The main component of the Spyder3Print is the colorimeter that is used for taking measurements of color patches that have been printed. There is also a guide that you lay down on the paper under inspection, a stand into which the device sits and also a CD containing software. The colorimeter is shaped rather like a large mouse, and the pointed end contains the sensor – just a few mms across – that is used for taking color measurements. Unfortunately, there is zero documentation, and the user is expected touse the help system to learn how to use the device. This does not contain enough much information – not by a long way.

The software itself does not give the user much information either – we also found with the Spyder for calibrating monitors that the data derived by the system is not really accessible to the user. You can see what the developers are trying to do – make the system easy to use and not confuse things with too much information; but this is a device for enthusiastic amateurs and professionals – just the kind of people who are likely to want at least the ability to dig deeper under the hood.

The process of calibrating a printer contains many details, but it is simple to describe overall. You print out a test page that contains a large number of defined color patches, and then each of these is read by the Spyder colorimeter. When all have been read, the software compares the expected colors with those that have been detected, and then proceeds to create a profile for use when printing. On the Windows XP system we used, the profile was placed in the windows\system32\spool\drivers\color\ directory. (For some bizarre reason, different version of Windows use other directories.) From there it is readily found by programs such as Photoshop. And now for the details.

One important issue with calibrating a printer is that if you can, turn off any color management that the printer driver itself might otherwise be trying to do. It is not always easy to check this, and it is not always possible to turn it off. For trying out the Spyder, we used an HP Photosmart C8188 All-in-One. Its printer driver gives two options under color management – Adobe RGB or ColorSmart/sRGB. We used Adobe RGB as this has the largest gamut. In a recent document, HP has described that a new, third, option is being added to its printer drivers: “Managed by application”. This turns off printer driver-based color management, and the printer will not make any color conversions to the image data. This of course assumes that you will be using software that will be able to handle the color management, using the profile that you create with the Spyder or other colorimeter. If you are going to buy a color printer, make sure that the color management can be turned off.

++++++++++++++++++++

**To be done**
(a) For each statement below, decide yes or no based on the text on the Spyder3Print, and quote the exact words from it that settle the answer: (i) The colorimeter's sensor sits in its pointed end. (ii) The Spyder3Print comes with detailed printed documentation. (iii) The HP printer driver used for the test offered three color management options.
(b) Write out the passage of the text on the Spyder3Print starting with "The process of" and going on through "for the details.", swapping "test page" for "target sheet".
(c) Extend the text on the Spyder3Print past its last sentence.
The material has nothing to do with the text on the Spyder3Print.

++++++++++++++++++++

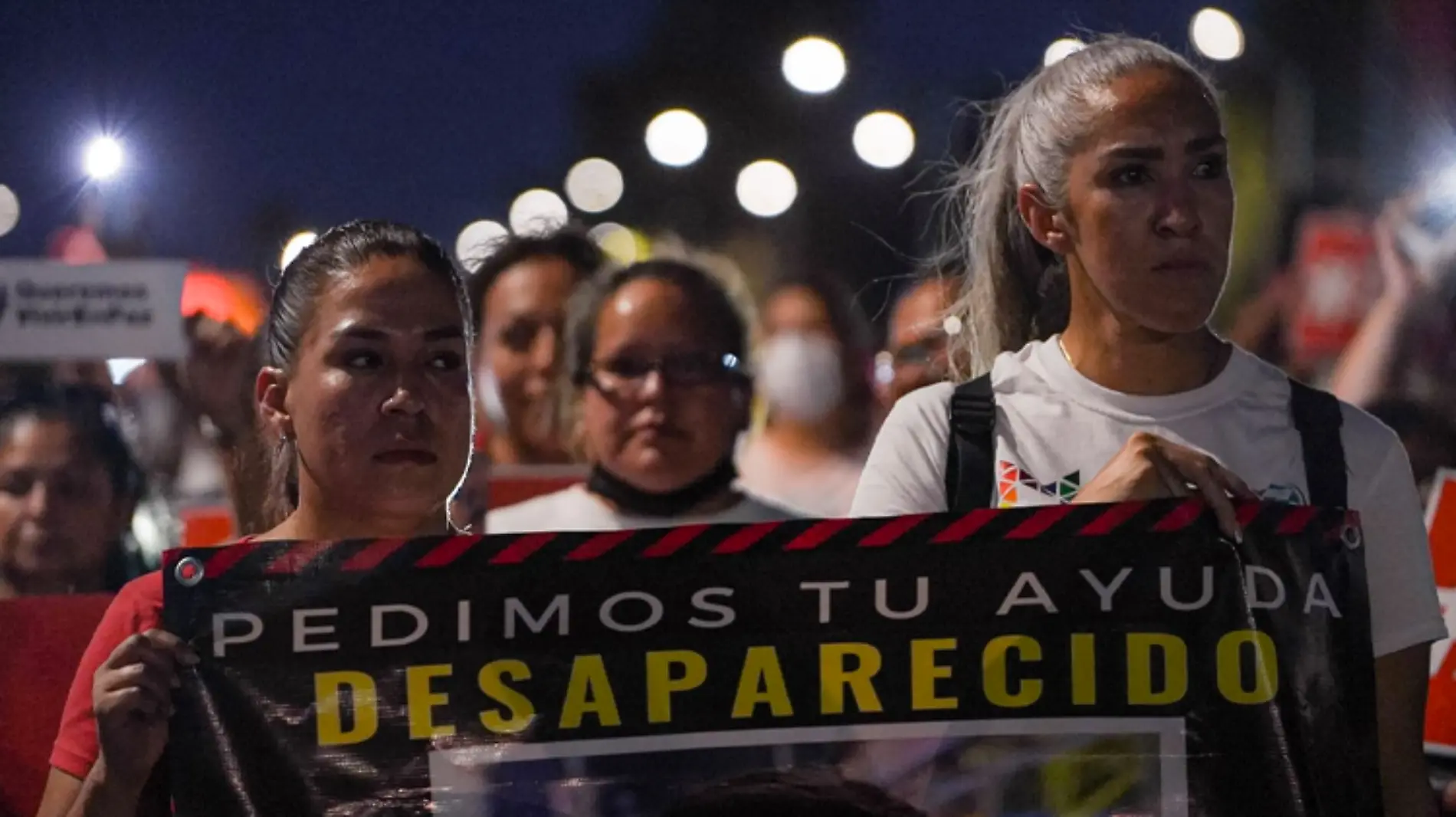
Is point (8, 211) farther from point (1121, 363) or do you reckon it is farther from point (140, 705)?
point (1121, 363)

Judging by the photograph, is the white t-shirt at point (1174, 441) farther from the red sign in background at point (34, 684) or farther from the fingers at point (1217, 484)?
the red sign in background at point (34, 684)

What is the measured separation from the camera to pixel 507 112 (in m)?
2.39

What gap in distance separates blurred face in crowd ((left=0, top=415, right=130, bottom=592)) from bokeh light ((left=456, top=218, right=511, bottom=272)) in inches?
26.9

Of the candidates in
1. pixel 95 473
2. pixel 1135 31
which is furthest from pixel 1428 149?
pixel 95 473

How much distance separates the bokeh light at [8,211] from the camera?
2.34 meters

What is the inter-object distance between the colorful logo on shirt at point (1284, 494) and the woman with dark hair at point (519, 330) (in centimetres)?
113

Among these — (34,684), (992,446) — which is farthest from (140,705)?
(992,446)

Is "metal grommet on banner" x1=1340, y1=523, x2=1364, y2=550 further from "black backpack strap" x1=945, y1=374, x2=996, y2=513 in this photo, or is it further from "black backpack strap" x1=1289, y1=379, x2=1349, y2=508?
"black backpack strap" x1=945, y1=374, x2=996, y2=513

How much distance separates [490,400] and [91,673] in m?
0.74

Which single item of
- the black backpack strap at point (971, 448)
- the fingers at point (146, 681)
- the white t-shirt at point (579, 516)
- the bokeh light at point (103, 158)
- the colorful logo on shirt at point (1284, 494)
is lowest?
the fingers at point (146, 681)

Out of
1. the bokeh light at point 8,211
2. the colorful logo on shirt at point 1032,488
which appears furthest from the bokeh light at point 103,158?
the colorful logo on shirt at point 1032,488

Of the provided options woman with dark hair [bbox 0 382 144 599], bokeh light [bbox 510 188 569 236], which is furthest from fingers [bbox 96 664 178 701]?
bokeh light [bbox 510 188 569 236]

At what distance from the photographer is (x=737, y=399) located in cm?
235

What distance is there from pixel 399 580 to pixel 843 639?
2.22ft
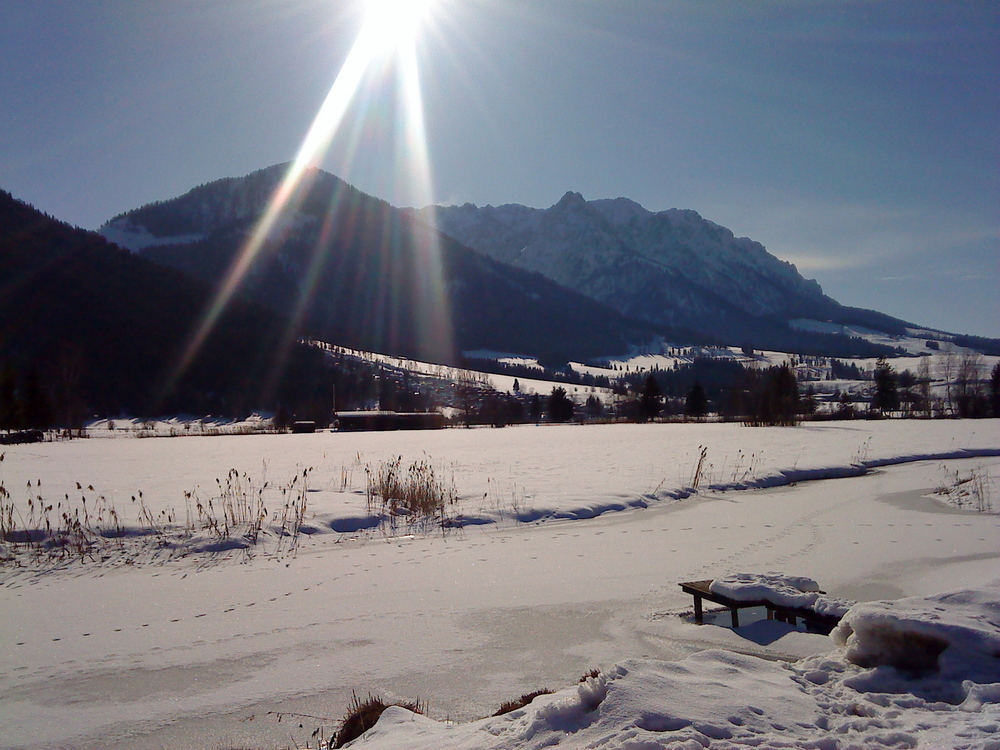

++++++++++++++++++++

**Task-by-task results**
(a)
(i) Yes: "the pointed end contains the sensor"
(ii) No: "there is zero documentation"
(iii) No: "Its printer driver gives two options under color management"

(b)
The process of calibrating a printer contains many details, but it is simple to describe overall. You print out a target sheet that contains a large number of defined color patches, and then each of these is read by the Spyder colorimeter. When all have been read, the software compares the expected colors with those that have been detected, and then proceeds to create a profile for use when printing. On the Windows XP system we used, the profile was placed in the windows\system32\spool\drivers\color\ directory. (For some bizarre reason, different version of Windows use other directories.) From there it is readily found by programs such as Photoshop. And now for the details.

(c)
Needless to say, not just the driver color management, but also any other printer driver settings need to be the same when you perform the calibration and create the profile as when you later use the printer. If you intend to use different paper and ink combinations, and want accurate color with these, each combination will need to be profiled separately.

The next step is to run the Spyder software and calibrate the colorimeter. The small stand in which the Spyder can sit when not being used contains a small white patch under the Spyder sensor. When you start the software, you check that it can see the colorimeter, seated in its stand, and then select a menu option for calibration. Of course, it makes more sense to calibrate using the paper that will be used in printing. I have been told this will be particularly beneficial when there are high levels of optical brighteners in the paper, but it seems better to do this all the time.

After noting details regarding the printer and media to be used, you are lead through the process of checking the printer’s quality and media settings; you then come to print out the print sample that will be used for calibration. There are five from which you can choose:
  1. Fast target – 150 patches
  2. High quality target – 225 patches
  3. Expert target – 729 patches (on three sheets, small paper)
  4. Expert target – 729 patches (on three sheets, large paper)
  5. Extended Greys – for black and white printing
For our testing, we used the fast target with 150 color patches. Time did not allow us to compare the results from using the 150 patch calibration against the 225 or 729 patch methods. There are other factors coming later that perhaps might make a great difference.

When you perform the actual calibration, you place the printed test sheet on a table, and on top of this the guide – this helps you position the Spyder sensor over each patch. You start in the top left corner, and progress along each row. A cursor in the shape of a red triangle on screen shows which patch is being measured, and once the measurement has been take – either by pressing the button on the Spyder or by hitting Enter – the software makes a sound to indicate the measurement, and then another as it automatically moves the cursor along to the next patch.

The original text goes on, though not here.